* **Your task**:
Set down the final part of the listing, which starts at the line containing "United States, site" and runs to the last line, exactly and completely.

* **Raw data**:
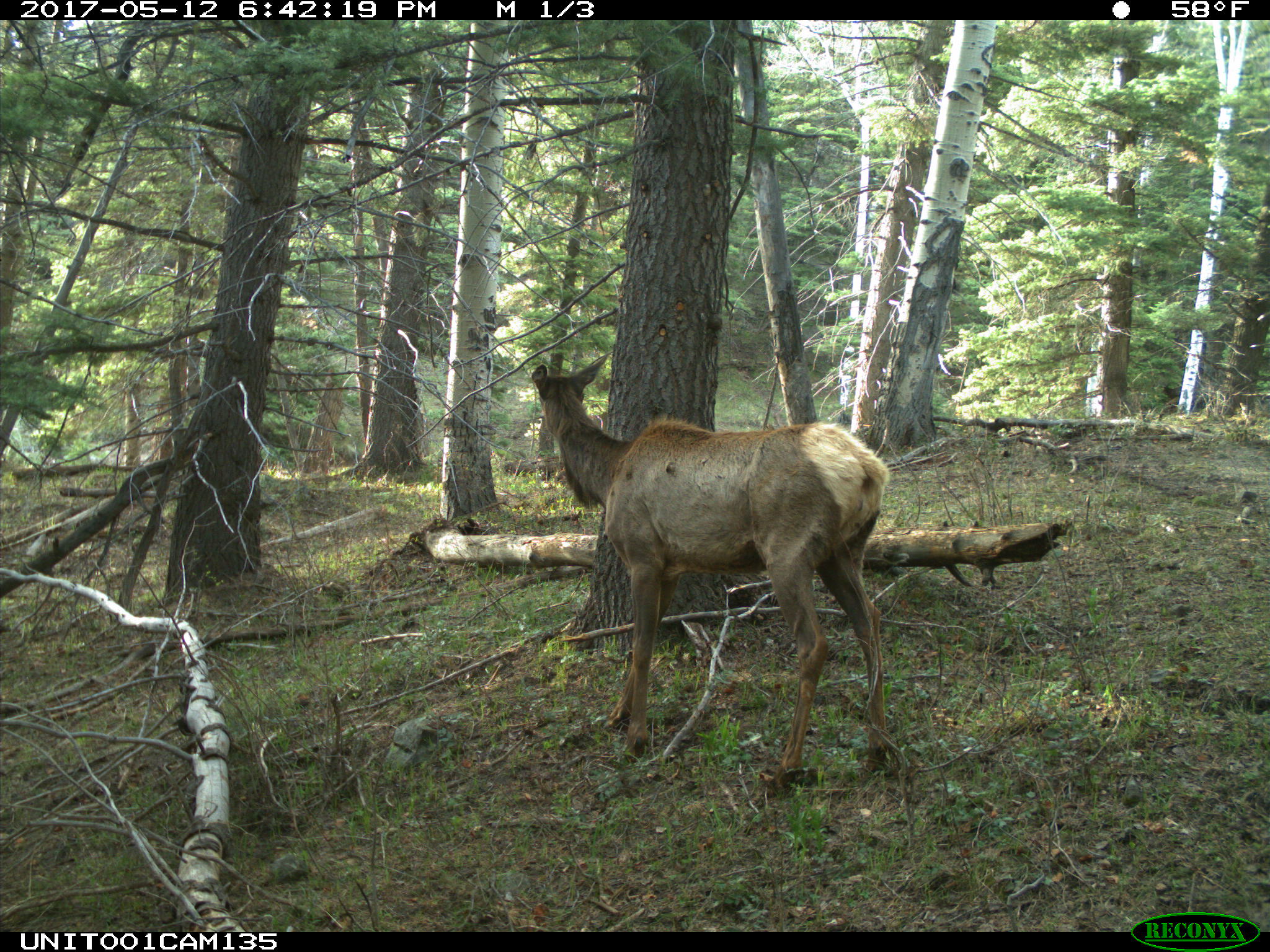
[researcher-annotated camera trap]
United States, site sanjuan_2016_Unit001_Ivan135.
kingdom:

* **Output**:
United States, site sanjuan_2016_Unit001_Ivan135.
kingdom:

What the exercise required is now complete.